◆ THE PROBLEM ◆
Could you copy the records below exactly, leaving out any pictures?

##### RECORDS FOR THE EXERCISE

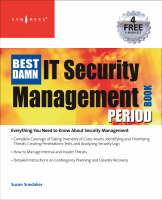 The Best Damn IT Security Management Book Period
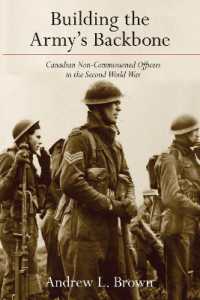 Building the Army's Backbone : Canadian Non-Commissioned Officers in the Second World War (Studies in Canadian Military History)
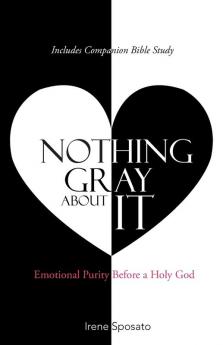 Nothing Gray About It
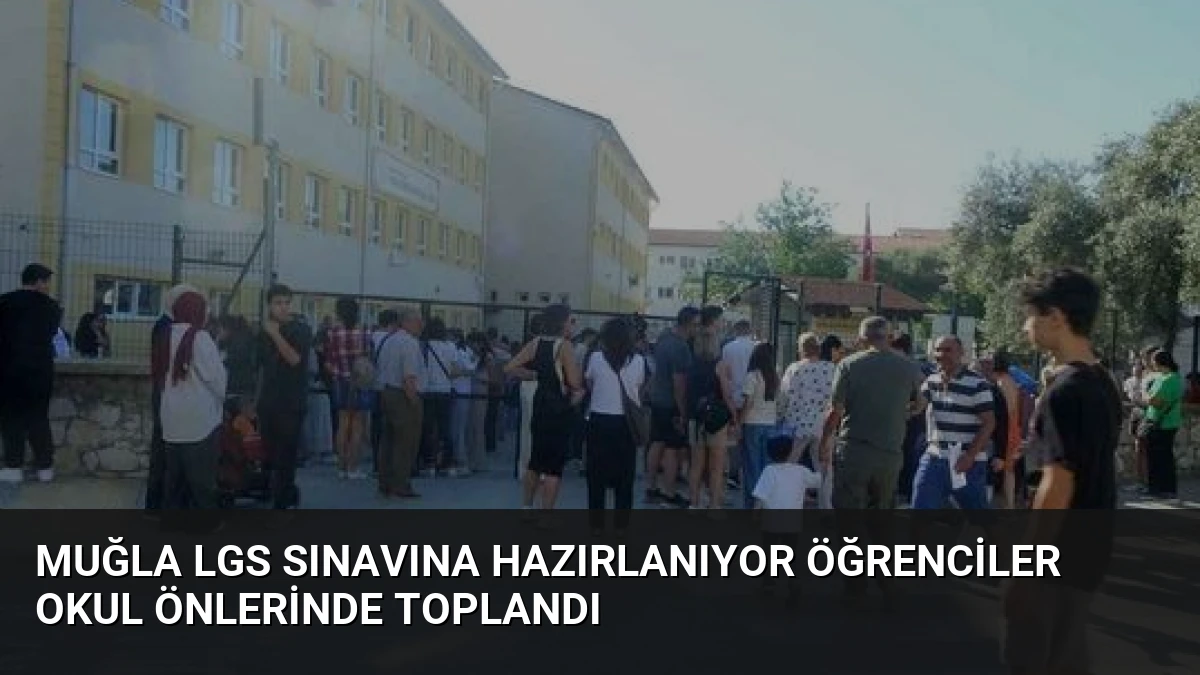 Muğla LGS Sınavına Hazırlanıyor Öğrenciler Okul Önlerinde Toplandı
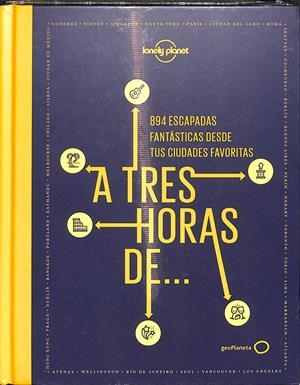 A TRES HORAS DE 894 ESCAPADAS FANTÁSTICAS DESDE TUS CIUDADES FAVORITAS | AA. VV.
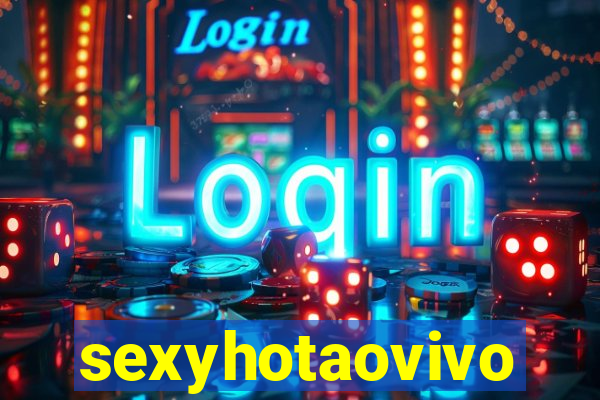 sexyhotaovivo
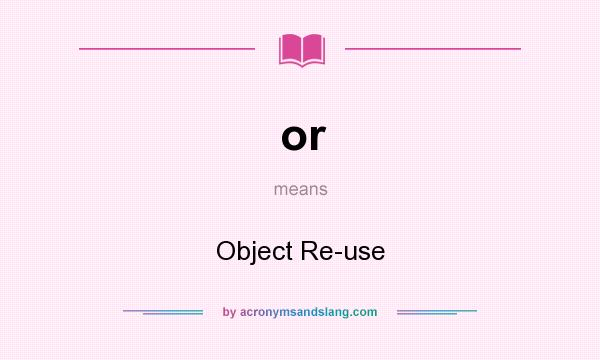 What does or mean? It stands for Object Re-use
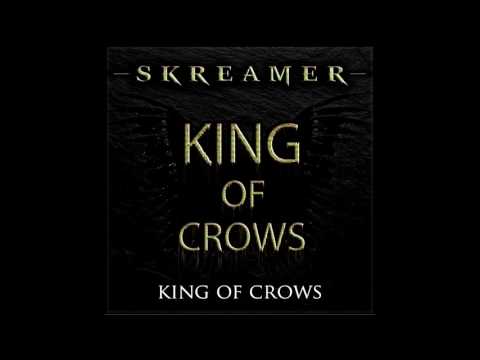SKREAMER - KING OF CROWS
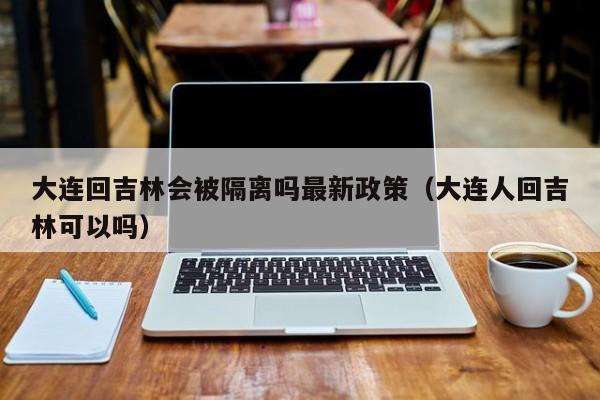 大连回吉林会被隔离吗最新政策（大连人回吉林可以吗）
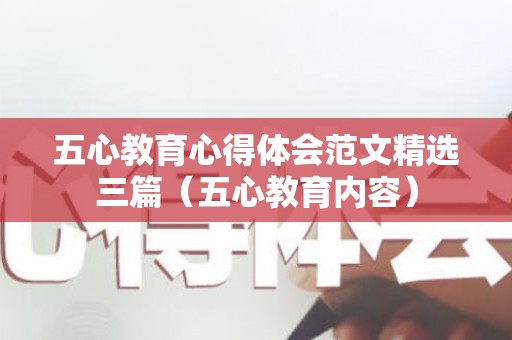 五心教育心得体会范文精选三篇（五心教育内容）
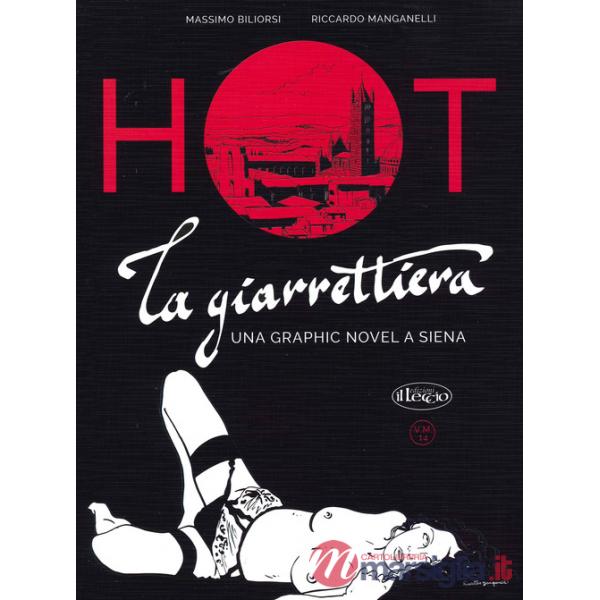 Giarrettiera. Una graphic novel a Siena (La)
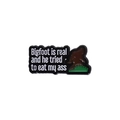Funny enamel pin featuring Bigfoot and humorous quote on a black metal alloy badge - Bigfoot Black Style (qhxz1919)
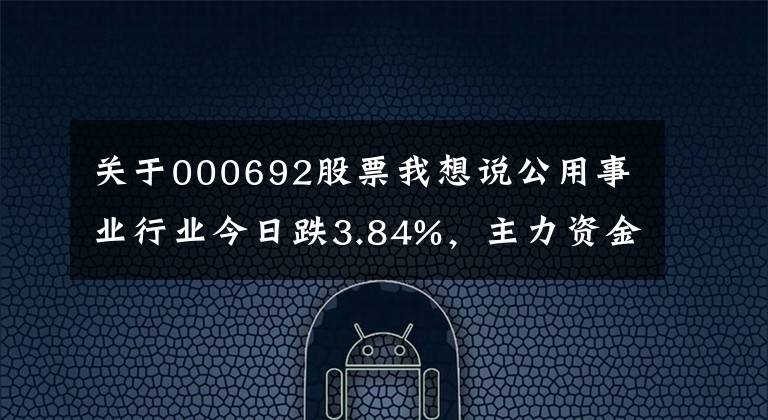 关于000692股票我想说公用事业行业今日跌3.84%，主力资金净流出68.80亿元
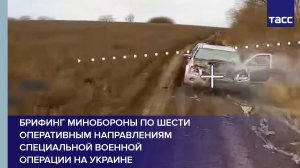 Брифинг Минобороны по шести оперативным направлениям специальной военной операции на Украине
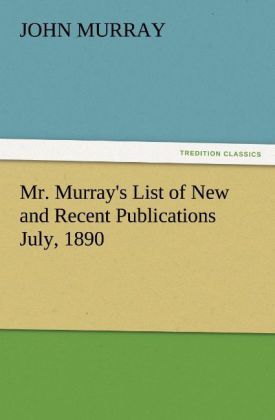 Produktbild: Mr. Murray's List of New and Recent Publications July, 1890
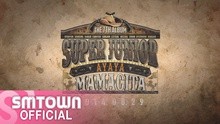 Super Junior - Super Junior - MAMACITA 预告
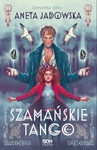 ebook Szamańskie tango (Trylogia szamańska #2) - Aneta Jadowska
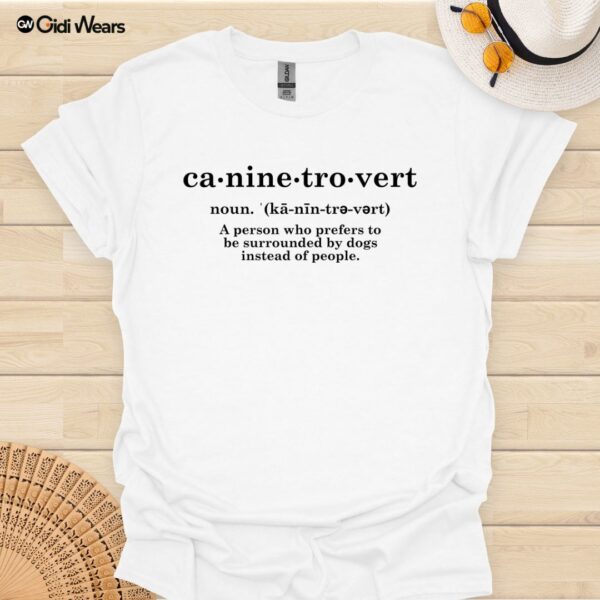 Caninetrovert T-Shirt – Celebrate Your Dog-Loving Introvert Side | Comfortable & Stylish for Every Dog Enthusiast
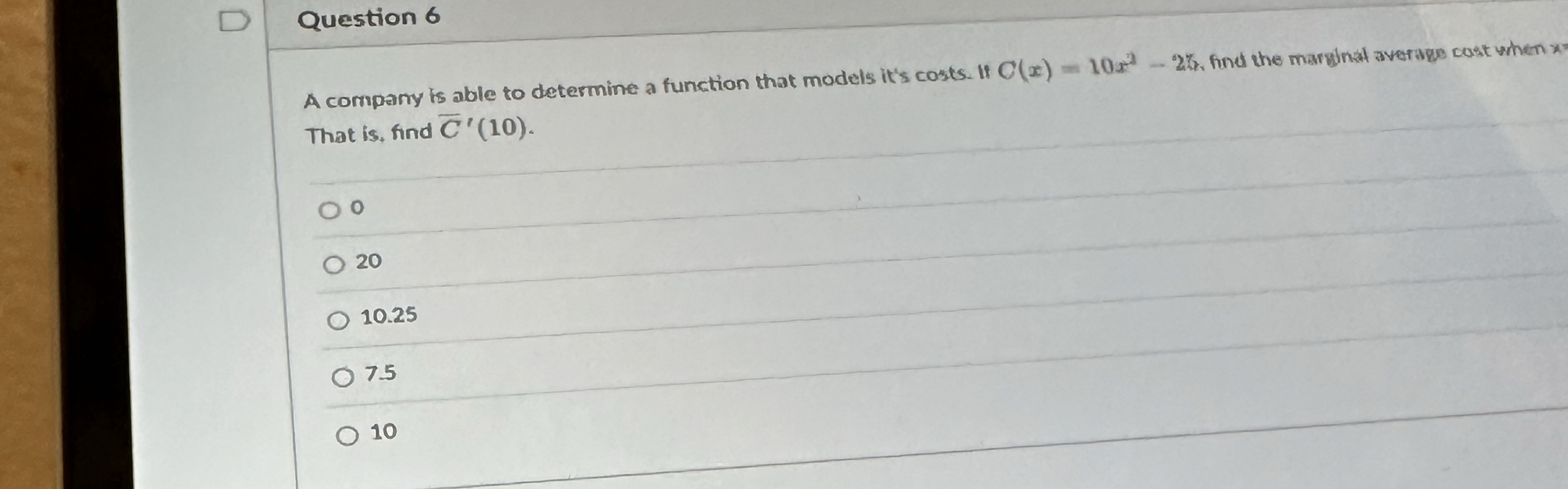 Solved Question 6A company is able to determine a function | Chegg.com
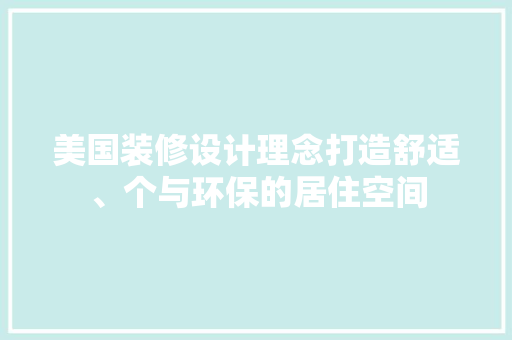 美国装修设计理念打造舒适、个与环保的居住空间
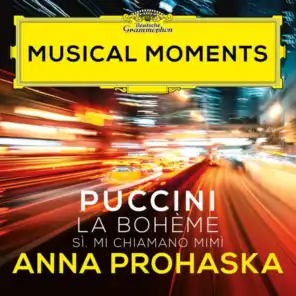 Puccini: La bohème, SC 67 / Act 1: Sì. Mi chiamano Mimì (Musical Moments)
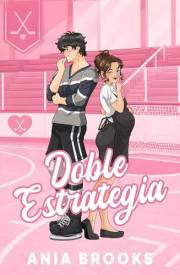 Doble estrategia: Un romance deportivo de hockey y embarazo inesperado (Comedia romántica de convivencia forzada) (Spanish Ed
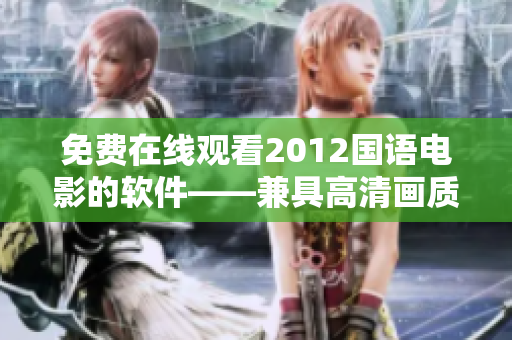免費(fèi)在線觀看2012國語電影的軟件——兼具高清畫質(zhì)和無廣告體驗(yàn)！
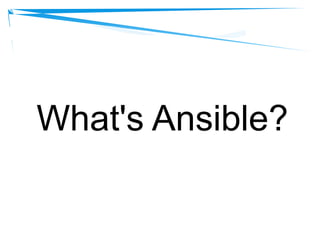 What's Ansible?
 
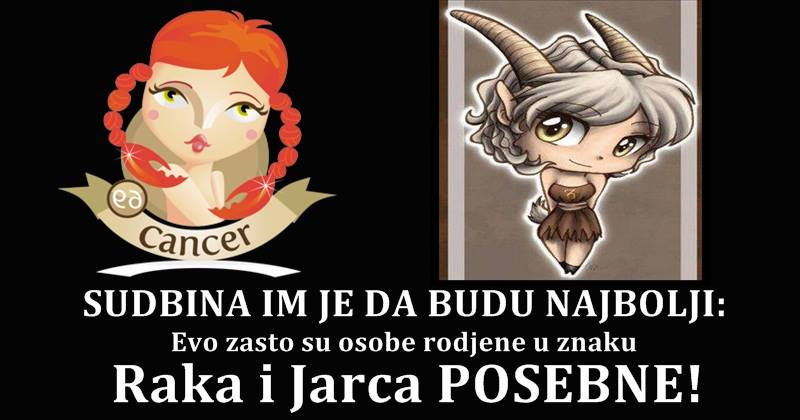 SUDBINA IM JE DA BUDU NAJBOLJI! Evo zasto su osobe rodjene u znaku RAKA i JARCA posebne!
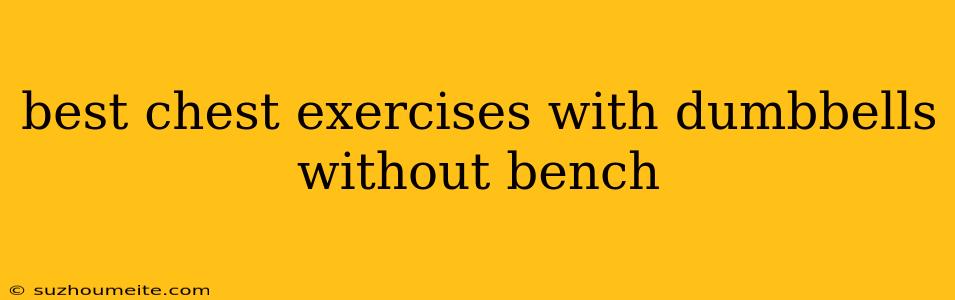 Best Chest Exercises With Dumbbells Without Bench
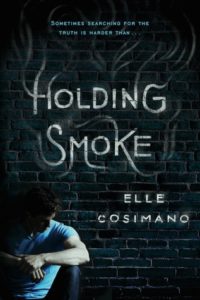 Holding Smoke by Elle Cosimano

##########

◆ WRITTEN RESPONSE ◆
 The Best Damn IT Security Management Book Period
 Building the Army's Backbone : Canadian Non-Commissioned Officers in the Second World War (Studies in Canadian Military History)
 Nothing Gray About It
 Muğla LGS Sınavına Hazırlanıyor Öğrenciler Okul Önlerinde Toplandı
 A TRES HORAS DE 894 ESCAPADAS FANTÁSTICAS DESDE TUS CIUDADES FAVORITAS | AA. VV.
 sexyhotaovivo
 What does or mean? It stands for Object Re-use
SKREAMER - KING OF CROWS
 大连回吉林会被隔离吗最新政策（大连人回吉林可以吗）
 五心教育心得体会范文精选三篇（五心教育内容）
 Giarrettiera. Una graphic novel a Siena (La)
Funny enamel pin featuring Bigfoot and humorous quote on a black metal alloy badge - Bigfoot Black Style (qhxz1919)
 关于000692股票我想说公用事业行业今日跌3.84%，主力资金净流出68.80亿元
 Брифинг Минобороны по шести оперативным направлениям специальной военной операции на Украине
 Produktbild: Mr. Murray's List of New and Recent Publications July, 1890
 Super Junior - Super Junior - MAMACITA 预告
 ebook Szamańskie tango (Trylogia szamańska #2) - Aneta Jadowska
 Caninetrovert T-Shirt – Celebrate Your Dog-Loving Introvert Side | Comfortable & Stylish for Every Dog Enthusiast
 Solved Question 6A company is able to determine a function | Chegg.com
 美国装修设计理念打造舒适、个与环保的居住空间
 Puccini: La bohème, SC 67 / Act 1: Sì. Mi chiamano Mimì (Musical Moments)
 Doble estrategia: Un romance deportivo de hockey y embarazo inesperado (Comedia romántica de convivencia forzada) (Spanish Ed
免費(fèi)在線觀看2012國語電影的軟件——兼具高清畫質(zhì)和無廣告體驗(yàn)！
 What's Ansible?
 
 SUDBINA IM JE DA BUDU NAJBOLJI! Evo zasto su osobe rodjene u znaku RAKA i JARCA posebne!
 Best Chest Exercises With Dumbbells Without Bench
 Holding Smoke by Elle Cosimano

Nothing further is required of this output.